++++ THE DATA

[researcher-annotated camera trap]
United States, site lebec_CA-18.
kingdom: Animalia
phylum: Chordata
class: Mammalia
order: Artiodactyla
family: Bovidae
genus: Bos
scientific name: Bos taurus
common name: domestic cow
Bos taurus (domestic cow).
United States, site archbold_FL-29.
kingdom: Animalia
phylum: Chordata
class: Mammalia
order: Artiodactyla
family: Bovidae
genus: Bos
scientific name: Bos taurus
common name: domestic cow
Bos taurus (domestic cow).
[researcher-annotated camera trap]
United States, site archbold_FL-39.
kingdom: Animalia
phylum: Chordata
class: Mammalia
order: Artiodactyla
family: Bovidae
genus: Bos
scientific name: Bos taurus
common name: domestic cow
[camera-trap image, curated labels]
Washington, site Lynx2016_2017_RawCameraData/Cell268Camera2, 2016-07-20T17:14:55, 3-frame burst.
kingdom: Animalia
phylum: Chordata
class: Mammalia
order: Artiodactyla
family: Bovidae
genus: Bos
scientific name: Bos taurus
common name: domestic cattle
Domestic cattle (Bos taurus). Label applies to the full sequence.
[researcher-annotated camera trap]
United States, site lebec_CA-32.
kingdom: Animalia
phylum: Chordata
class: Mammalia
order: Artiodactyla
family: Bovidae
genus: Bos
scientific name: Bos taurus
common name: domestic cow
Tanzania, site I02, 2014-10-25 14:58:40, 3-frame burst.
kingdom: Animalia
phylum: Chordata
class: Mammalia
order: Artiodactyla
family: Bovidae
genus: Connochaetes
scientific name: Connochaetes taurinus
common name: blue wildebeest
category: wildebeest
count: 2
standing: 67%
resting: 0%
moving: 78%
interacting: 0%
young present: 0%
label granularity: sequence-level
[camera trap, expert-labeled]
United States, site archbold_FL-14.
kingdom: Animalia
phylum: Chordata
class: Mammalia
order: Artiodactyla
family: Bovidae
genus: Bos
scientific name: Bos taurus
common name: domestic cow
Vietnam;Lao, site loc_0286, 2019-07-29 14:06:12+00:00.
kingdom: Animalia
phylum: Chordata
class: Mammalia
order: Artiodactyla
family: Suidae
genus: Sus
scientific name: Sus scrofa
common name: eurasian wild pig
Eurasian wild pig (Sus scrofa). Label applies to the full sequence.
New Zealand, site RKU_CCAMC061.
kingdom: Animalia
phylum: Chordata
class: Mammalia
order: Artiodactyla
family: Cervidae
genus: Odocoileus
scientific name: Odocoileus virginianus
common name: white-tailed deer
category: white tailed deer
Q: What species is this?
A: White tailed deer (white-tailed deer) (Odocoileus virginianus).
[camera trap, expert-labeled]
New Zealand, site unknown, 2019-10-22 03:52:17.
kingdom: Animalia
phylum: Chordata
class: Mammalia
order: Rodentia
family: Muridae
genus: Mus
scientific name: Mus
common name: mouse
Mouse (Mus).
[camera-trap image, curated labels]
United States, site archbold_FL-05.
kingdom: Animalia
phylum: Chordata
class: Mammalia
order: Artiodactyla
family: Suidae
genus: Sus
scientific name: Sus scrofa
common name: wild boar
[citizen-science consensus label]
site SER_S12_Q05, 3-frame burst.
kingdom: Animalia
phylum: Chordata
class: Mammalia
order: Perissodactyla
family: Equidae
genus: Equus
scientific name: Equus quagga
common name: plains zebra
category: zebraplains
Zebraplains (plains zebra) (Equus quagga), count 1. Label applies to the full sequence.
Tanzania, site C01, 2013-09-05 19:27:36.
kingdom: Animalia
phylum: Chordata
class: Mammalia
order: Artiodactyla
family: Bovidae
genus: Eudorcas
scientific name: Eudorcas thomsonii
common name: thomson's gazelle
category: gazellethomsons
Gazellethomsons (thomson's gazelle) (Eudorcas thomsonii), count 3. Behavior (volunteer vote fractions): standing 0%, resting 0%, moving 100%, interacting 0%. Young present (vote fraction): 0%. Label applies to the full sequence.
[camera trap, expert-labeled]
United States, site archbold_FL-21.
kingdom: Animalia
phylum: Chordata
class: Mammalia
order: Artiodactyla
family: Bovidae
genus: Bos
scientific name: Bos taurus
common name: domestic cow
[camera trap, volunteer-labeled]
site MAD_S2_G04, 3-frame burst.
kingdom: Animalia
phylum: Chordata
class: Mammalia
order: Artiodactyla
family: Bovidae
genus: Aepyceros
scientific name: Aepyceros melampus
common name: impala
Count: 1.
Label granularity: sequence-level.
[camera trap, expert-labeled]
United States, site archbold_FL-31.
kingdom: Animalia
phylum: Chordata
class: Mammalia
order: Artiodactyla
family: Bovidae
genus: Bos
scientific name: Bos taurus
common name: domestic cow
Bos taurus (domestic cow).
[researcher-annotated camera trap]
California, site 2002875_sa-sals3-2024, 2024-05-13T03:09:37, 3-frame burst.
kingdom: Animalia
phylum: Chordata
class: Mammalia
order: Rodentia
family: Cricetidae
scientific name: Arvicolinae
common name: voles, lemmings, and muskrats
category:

++++++++

* [AIM OF THE EXERCISE]:
A word-for-word restatement of the data above is required.

* [RESPONSE TO THE TASK]:
[researcher-annotated camera trap]
United States, site lebec_CA-18.
kingdom: Animalia
phylum: Chordata
class: Mammalia
order: Artiodactyla
family: Bovidae
genus: Bos
scientific name: Bos taurus
common name: domestic cow
Bos taurus (domestic cow).
United States, site archbold_FL-29.
kingdom: Animalia
phylum: Chordata
class: Mammalia
order: Artiodactyla
family: Bovidae
genus: Bos
scientific name: Bos taurus
common name: domestic cow
Bos taurus (domestic cow).
[researcher-annotated camera trap]
United States, site archbold_FL-39.
kingdom: Animalia
phylum: Chordata
class: Mammalia
order: Artiodactyla
family: Bovidae
genus: Bos
scientific name: Bos taurus
common name: domestic cow
[camera-trap image, curated labels]
Washington, site Lynx2016_2017_RawCameraData/Cell268Camera2, 2016-07-20T17:14:55, 3-frame burst.
kingdom: Animalia
phylum: Chordata
class: Mammalia
order: Artiodactyla
family: Bovidae
genus: Bos
scientific name: Bos taurus
common name: domestic cattle
Domestic cattle (Bos taurus). Label applies to the full sequence.
[researcher-annotated camera trap]
United States, site lebec_CA-32.
kingdom: Animalia
phylum: Chordata
class: Mammalia
order: Artiodactyla
family: Bovidae
genus: Bos
scientific name: Bos taurus
common name: domestic cow
Tanzania, site I02, 2014-10-25 14:58:40, 3-frame burst.
kingdom: Animalia
phylum: Chordata
class: Mammalia
order: Artiodactyla
family: Bovidae
genus: Connochaetes
scientific name: Connochaetes taurinus
common name: blue wildebeest
category: wildebeest
count: 2
standing: 67%
resting: 0%
moving: 78%
interacting: 0%
young present: 0%
label granularity: sequence-level
[camera trap, expert-labeled]
United States, site archbold_FL-14.
kingdom: Animalia
phylum: Chordata
class: Mammalia
order: Artiodactyla
family: Bovidae
genus: Bos
scientific name: Bos taurus
common name: domestic cow
Vietnam;Lao, site loc_0286, 2019-07-29 14:06:12+00:00.
kingdom: Animalia
phylum: Chordata
class: Mammalia
order: Artiodactyla
family: Suidae
genus: Sus
scientific name: Sus scrofa
common name: eurasian wild pig
Eurasian wild pig (Sus scrofa). Label applies to the full sequence.
New Zealand, site RKU_CCAMC061.
kingdom: Animalia
phylum: Chordata
class: Mammalia
order: Artiodactyla
family: Cervidae
genus: Odocoileus
scientific name: Odocoileus virginianus
common name: white-tailed deer
category: white tailed deer
Q: What species is this?
A: White tailed deer (white-tailed deer) (Odocoileus virginianus).
[camera trap, expert-labeled]
New Zealand, site unknown, 2019-10-22 03:52:17.
kingdom: Animalia
phylum: Chordata
class: Mammalia
order: Rodentia
family: Muridae
genus: Mus
scientific name: Mus
common name: mouse
Mouse (Mus).
[camera-trap image, curated labels]
United States, site archbold_FL-05.
kingdom: Animalia
phylum: Chordata
class: Mammalia
order: Artiodactyla
family: Suidae
genus: Sus
scientific name: Sus scrofa
common name: wild boar
[citizen-science consensus label]
site SER_S12_Q05, 3-frame burst.
kingdom: Animalia
phylum: Chordata
class: Mammalia
order: Perissodactyla
family: Equidae
genus: Equus
scientific name: Equus quagga
common name: plains zebra
category: zebraplains
Zebraplains (plains zebra) (Equus quagga), count 1. Label applies to the full sequence.
Tanzania, site C01, 2013-09-05 19:27:36.
kingdom: Animalia
phylum: Chordata
class: Mammalia
order: Artiodactyla
family: Bovidae
genus: Eudorcas
scientific name: Eudorcas thomsonii
common name: thomson's gazelle
category: gazellethomsons
Gazellethomsons (thomson's gazelle) (Eudorcas thomsonii), count 3. Behavior (volunteer vote fractions): standing 0%, resting 0%, moving 100%, interacting 0%. Young present (vote fraction): 0%. Label applies to the full sequence.
[camera trap, expert-labeled]
United States, site archbold_FL-21.
kingdom: Animalia
phylum: Chordata
class: Mammalia
order: Artiodactyla
family: Bovidae
genus: Bos
scientific name: Bos taurus
common name: domestic cow
[camera trap, volunteer-labeled]
site MAD_S2_G04, 3-frame burst.
kingdom: Animalia
phylum: Chordata
class: Mammalia
order: Artiodactyla
family: Bovidae
genus: Aepyceros
scientific name: Aepyceros melampus
common name: impala
Count: 1.
Label granularity: sequence-level.
[camera trap, expert-labeled]
United States, site archbold_FL-31.
kingdom: Animalia
phylum: Chordata
class: Mammalia
order: Artiodactyla
family: Bovidae
genus: Bos
scientific name: Bos taurus
common name: domestic cow
Bos taurus (domestic cow).
[researcher-annotated camera trap]
California, site 2002875_sa-sals3-2024, 2024-05-13T03:09:37, 3-frame burst.
kingdom: Animalia
phylum: Chordata
class: Mammalia
order: Rodentia
family: Cricetidae
scientific name: Arvicolinae
common name: voles, lemmings, and muskrats
category:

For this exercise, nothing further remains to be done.